▽

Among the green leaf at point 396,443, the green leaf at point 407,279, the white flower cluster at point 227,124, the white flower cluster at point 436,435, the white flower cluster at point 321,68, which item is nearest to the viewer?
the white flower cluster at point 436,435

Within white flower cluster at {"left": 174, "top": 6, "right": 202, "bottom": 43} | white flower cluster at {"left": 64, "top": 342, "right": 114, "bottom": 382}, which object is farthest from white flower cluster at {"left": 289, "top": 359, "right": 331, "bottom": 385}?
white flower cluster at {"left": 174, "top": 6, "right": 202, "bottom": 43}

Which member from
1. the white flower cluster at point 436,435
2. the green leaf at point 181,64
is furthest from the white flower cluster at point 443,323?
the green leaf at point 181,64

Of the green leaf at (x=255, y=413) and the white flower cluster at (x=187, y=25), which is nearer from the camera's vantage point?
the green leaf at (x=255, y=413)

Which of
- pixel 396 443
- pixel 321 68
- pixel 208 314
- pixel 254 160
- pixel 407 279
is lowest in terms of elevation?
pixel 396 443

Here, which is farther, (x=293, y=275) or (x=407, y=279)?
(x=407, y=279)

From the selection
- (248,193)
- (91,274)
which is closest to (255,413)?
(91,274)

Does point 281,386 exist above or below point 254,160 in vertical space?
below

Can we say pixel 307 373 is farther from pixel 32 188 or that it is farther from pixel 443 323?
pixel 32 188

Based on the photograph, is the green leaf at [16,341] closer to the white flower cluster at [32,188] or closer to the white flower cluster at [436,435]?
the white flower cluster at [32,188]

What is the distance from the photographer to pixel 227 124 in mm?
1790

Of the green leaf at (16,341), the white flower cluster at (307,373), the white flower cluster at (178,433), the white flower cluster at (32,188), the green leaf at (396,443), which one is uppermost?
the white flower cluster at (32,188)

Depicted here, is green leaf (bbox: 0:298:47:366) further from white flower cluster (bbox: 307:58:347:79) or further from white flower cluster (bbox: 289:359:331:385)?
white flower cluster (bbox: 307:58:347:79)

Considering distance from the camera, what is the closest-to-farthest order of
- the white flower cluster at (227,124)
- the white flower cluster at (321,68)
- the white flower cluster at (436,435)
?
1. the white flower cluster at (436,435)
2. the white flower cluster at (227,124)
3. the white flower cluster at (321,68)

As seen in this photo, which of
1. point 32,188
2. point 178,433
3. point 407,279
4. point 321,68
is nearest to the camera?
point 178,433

△
▽

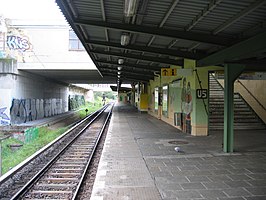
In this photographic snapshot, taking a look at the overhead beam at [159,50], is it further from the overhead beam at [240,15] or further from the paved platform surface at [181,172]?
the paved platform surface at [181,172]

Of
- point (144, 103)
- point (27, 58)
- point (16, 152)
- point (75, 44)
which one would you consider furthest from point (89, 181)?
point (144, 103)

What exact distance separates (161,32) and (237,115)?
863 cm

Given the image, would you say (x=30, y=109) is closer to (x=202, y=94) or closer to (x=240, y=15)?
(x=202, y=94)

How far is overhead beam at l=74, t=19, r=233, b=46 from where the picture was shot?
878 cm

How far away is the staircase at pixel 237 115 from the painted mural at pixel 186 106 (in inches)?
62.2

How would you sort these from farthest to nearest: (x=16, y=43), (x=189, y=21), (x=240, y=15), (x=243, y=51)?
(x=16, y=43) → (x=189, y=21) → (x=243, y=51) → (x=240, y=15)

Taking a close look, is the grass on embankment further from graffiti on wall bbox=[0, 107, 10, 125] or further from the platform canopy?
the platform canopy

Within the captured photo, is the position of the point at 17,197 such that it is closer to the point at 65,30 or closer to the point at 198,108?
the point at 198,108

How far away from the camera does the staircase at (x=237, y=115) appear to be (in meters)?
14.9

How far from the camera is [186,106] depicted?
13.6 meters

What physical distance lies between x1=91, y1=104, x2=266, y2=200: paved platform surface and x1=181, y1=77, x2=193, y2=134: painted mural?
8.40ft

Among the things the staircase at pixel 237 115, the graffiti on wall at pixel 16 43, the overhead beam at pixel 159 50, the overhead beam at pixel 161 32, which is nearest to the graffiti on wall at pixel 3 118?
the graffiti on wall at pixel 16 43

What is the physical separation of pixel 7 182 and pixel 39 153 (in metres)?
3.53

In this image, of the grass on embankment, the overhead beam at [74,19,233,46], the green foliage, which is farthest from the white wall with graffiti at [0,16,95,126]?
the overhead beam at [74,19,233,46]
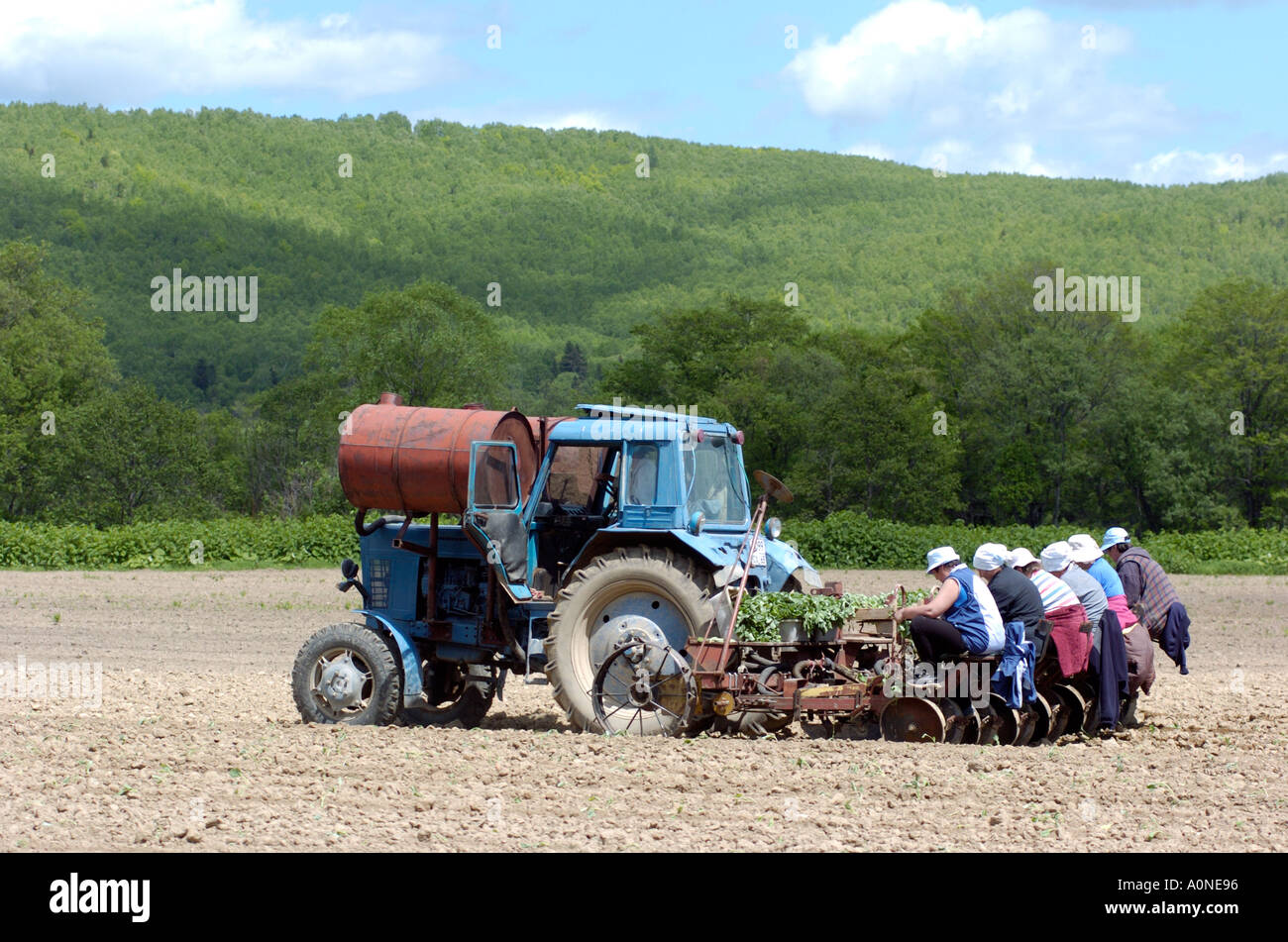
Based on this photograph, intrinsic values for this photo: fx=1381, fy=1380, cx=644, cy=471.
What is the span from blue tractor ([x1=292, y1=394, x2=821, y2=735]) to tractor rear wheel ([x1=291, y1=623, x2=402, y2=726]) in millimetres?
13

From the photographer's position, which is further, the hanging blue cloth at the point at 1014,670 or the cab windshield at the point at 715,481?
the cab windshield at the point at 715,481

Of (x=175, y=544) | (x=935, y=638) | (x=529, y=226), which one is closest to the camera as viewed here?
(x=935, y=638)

△
▽

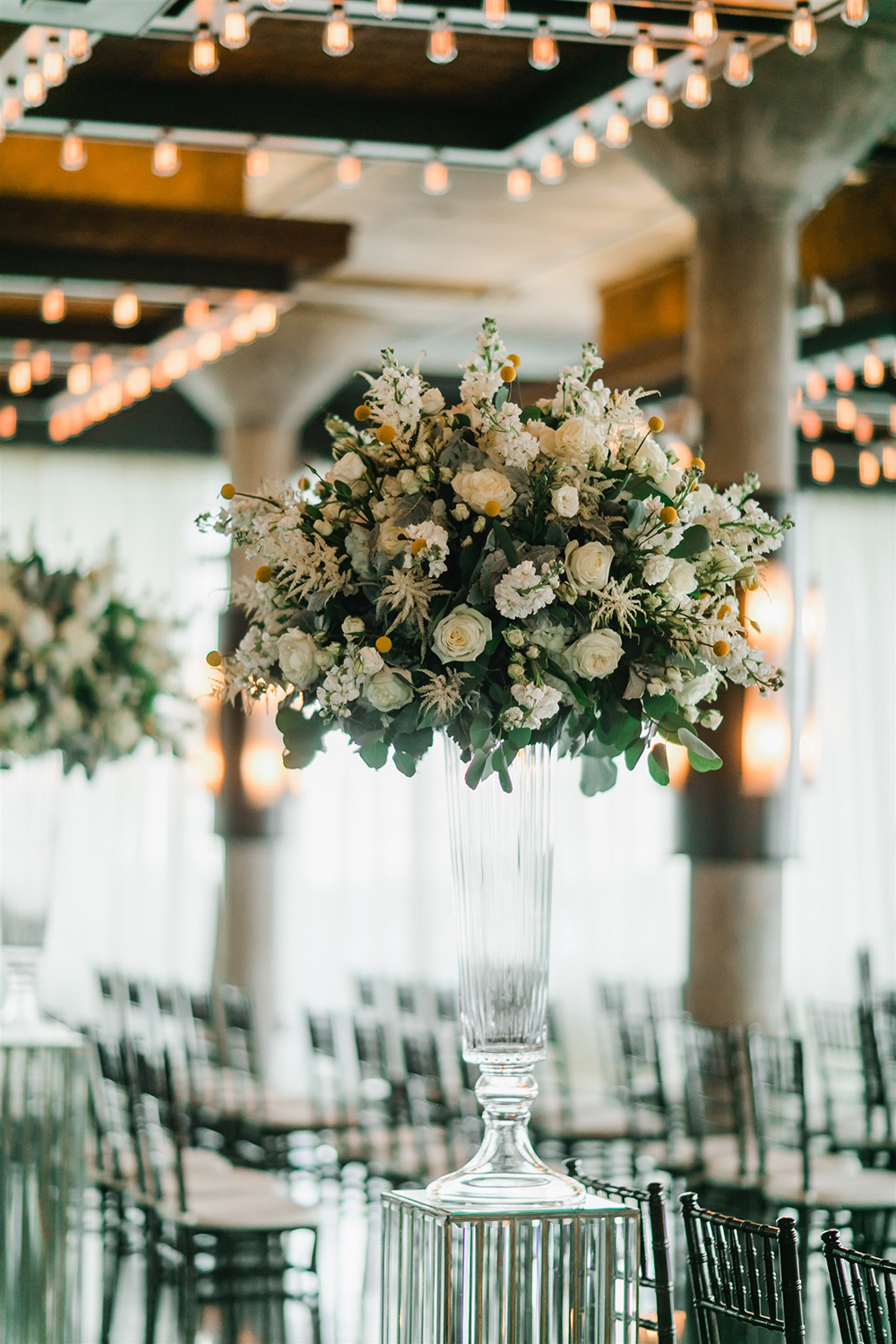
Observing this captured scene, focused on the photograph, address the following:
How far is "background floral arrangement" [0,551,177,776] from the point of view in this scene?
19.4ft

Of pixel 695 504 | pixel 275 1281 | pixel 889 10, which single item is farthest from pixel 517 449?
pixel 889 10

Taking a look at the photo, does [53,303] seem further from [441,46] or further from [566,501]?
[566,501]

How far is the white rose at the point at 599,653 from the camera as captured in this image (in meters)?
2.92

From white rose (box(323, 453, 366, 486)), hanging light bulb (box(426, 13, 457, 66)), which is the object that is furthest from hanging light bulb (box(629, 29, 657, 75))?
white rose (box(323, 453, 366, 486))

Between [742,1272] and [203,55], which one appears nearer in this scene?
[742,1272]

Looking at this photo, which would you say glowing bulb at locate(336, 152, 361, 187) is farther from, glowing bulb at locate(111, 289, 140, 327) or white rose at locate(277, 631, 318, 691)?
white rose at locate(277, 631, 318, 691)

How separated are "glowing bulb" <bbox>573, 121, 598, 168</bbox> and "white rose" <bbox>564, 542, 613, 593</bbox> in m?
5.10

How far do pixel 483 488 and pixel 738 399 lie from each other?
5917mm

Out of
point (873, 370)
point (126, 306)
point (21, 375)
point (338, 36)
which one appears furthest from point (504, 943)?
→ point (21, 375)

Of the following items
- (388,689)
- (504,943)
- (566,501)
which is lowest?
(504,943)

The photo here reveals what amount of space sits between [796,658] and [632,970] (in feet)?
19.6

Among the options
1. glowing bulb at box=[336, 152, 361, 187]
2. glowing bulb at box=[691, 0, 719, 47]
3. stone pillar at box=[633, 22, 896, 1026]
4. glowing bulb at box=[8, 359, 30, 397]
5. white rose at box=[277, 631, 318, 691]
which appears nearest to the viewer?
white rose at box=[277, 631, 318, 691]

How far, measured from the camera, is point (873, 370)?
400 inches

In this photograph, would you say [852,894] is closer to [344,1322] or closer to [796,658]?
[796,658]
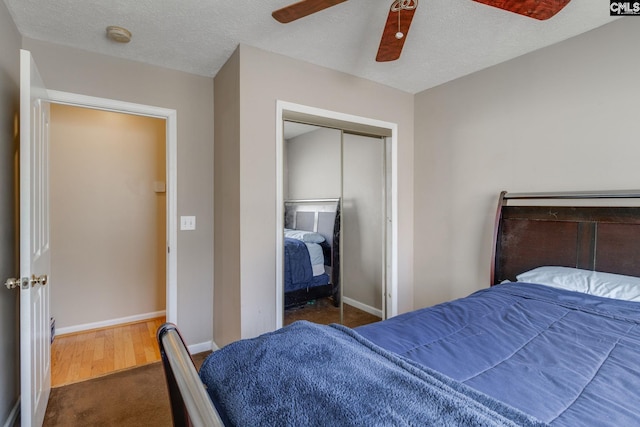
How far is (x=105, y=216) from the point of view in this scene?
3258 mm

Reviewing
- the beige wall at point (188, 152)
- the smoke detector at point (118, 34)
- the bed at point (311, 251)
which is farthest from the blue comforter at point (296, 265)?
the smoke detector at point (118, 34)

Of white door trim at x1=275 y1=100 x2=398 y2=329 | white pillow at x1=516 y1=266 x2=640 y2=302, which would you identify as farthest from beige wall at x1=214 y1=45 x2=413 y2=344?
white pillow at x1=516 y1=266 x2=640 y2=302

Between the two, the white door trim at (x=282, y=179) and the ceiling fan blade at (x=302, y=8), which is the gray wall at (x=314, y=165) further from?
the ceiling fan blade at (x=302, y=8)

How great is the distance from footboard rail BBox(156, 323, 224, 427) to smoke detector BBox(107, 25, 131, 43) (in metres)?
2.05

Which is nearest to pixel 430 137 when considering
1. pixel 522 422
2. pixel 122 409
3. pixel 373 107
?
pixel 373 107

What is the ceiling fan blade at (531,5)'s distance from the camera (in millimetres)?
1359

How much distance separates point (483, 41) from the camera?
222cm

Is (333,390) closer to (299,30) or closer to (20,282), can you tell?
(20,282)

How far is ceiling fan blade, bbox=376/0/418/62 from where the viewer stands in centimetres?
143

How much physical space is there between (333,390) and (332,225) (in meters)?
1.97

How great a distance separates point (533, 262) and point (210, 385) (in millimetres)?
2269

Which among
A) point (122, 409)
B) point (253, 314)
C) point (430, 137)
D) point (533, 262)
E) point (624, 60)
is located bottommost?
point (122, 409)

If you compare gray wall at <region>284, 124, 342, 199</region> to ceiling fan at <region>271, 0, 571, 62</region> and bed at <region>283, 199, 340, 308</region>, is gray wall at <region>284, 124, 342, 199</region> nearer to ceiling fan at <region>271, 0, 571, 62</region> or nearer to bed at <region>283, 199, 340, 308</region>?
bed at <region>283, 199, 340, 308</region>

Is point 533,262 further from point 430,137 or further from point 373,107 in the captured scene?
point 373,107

△

■ EXERCISE AIM
Copy the listing word for word, beginning with the line that contains "Does point 281,386" and continuing through the line that contains "3. the white flower cluster at (321,68)", with both of those lines included.

■ EXERCISE RESPONSE
Does point 281,386 exist above or below point 254,160 in vertical space?
below

Can we say pixel 307 373 is farther from pixel 32 188 or that it is farther from pixel 443 323?
pixel 32 188

Based on the photograph, is the green leaf at [16,341] closer to the white flower cluster at [32,188] or closer to the white flower cluster at [436,435]?
the white flower cluster at [32,188]

What is the distance from the photographer to pixel 227 124 in mm?
1790

Of the green leaf at (16,341), the white flower cluster at (307,373), the white flower cluster at (178,433), the white flower cluster at (32,188), the green leaf at (396,443), which one is uppermost?
the white flower cluster at (32,188)

Depicted here, is green leaf (bbox: 0:298:47:366) further from white flower cluster (bbox: 307:58:347:79) or further from white flower cluster (bbox: 289:359:331:385)?
white flower cluster (bbox: 307:58:347:79)

Considering distance from the camera, what is the closest-to-farthest order of
- the white flower cluster at (227,124)
- the white flower cluster at (321,68)
- the white flower cluster at (436,435)
?
1. the white flower cluster at (436,435)
2. the white flower cluster at (227,124)
3. the white flower cluster at (321,68)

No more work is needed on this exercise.